====== Extrait du document

Pour la RTBF il y a là une information qui intéresse le public. Elle montre les relations entre attachés de presse belges et turcs lors d’une visite controversée.
Menace terrible sur les journalistes belges : les obliger à suivre un cours de limbourgeois !
Nuance
C’est vrai. Mais que nous append-elle vraiment, cette séquence ? Qu’un attaché de presse turc essaie, sans succès, d’imposer sa loi. Mais c’est son job. Et plus son patron sera autocrate ou dictateur, plus ce sera « scandaleux » à entendre. Et côté belge ? Aurélie répond simplement « on leur a dit ». Dans cette séquence courte, ça peut passer comme « oui, vous avez raison, c’est un scandale, on aurait dû enfermer Aline et lui faire subir le pire supplice pour une journaliste francophone : un cours de limbourgeois ! »
Évidemment, c’est très facile de se dire qu’à la place de Czekalski, on aurait remis l’attaché turc à sa place, nom de doum, expliquons-lui la démocratie ! Mais d’abord, il sait très bien que sa remarque ne sert à rien — il vit apparemment en Belgique. Et ensuite, ça aurait servi à quoi, exactement ? Le rôle des attachés de presse est-il de brandir la liberté de la presse bille en tête pour remettre leur homologue turc (ou syrien, ou congolais, ou russe) à sa place ? Ou de gérer les dizaines d’équipes, et de s’assurer que tout va bien ? En accréditant, par exemple, des journalistes turcs considérés comme « subversifs » par le régime, comme la chaîne d’opposition Zaman.
Vu que le gouvernement belge s’est mis à plat ventre devant le président turc, et même plus bas que terre en lui octroyant la plus haute décoration des mains d’un roi tout sourire, comment reprocher à une attachée de presse de jouer, sans conséquences, le jeu de l’apparatchik qui lui fait face et avec qui elle doit sans cesse négocier depuis trois jours pour que la presse puisse, eh oui, faire son travail dans de bonnes conditions ?
D’ailleurs, si on veut mettre la réponse d’Aurélie Czekalski en contexte, en principe, on devrait aussi comparer avec ce qui se fait lors d’autres visites officielles. Que répondre à l’attaché-e de Poutine qui fait remarquer qu’un reporter a posé une question sur le droit des homosexuels en Russie alors qu’on avait bien dit qu’on n’en parlerait pas ? Ta gueule, connard ? Ta mère au goulag sur une planche de Fakir ? Kasse ta gol enski ? (c’est de l’ukrainien).
En même temps, Tristan Godaert ne pouvait évidemment pas remettre ces questions en contexte. Sa séquence ne lui en donne pas le temps. C’est la loi du genre.

============

Tâche à réaliser: Traduisez en anglais cette phrase de l'extrait sur les attachés de presse : « Pour la RTBF il y a là une information qui intéresse le public. » Les lignes ci-après proviennent d'une source différente.

====== Partie des données

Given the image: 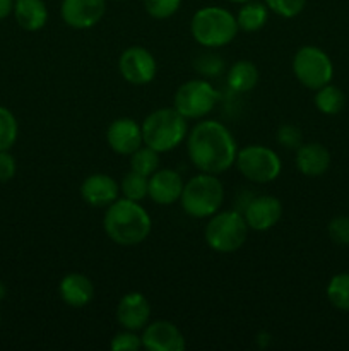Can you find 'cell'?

============

Résultat obtenu: For the RTBF, there is information here that is of interest to the public.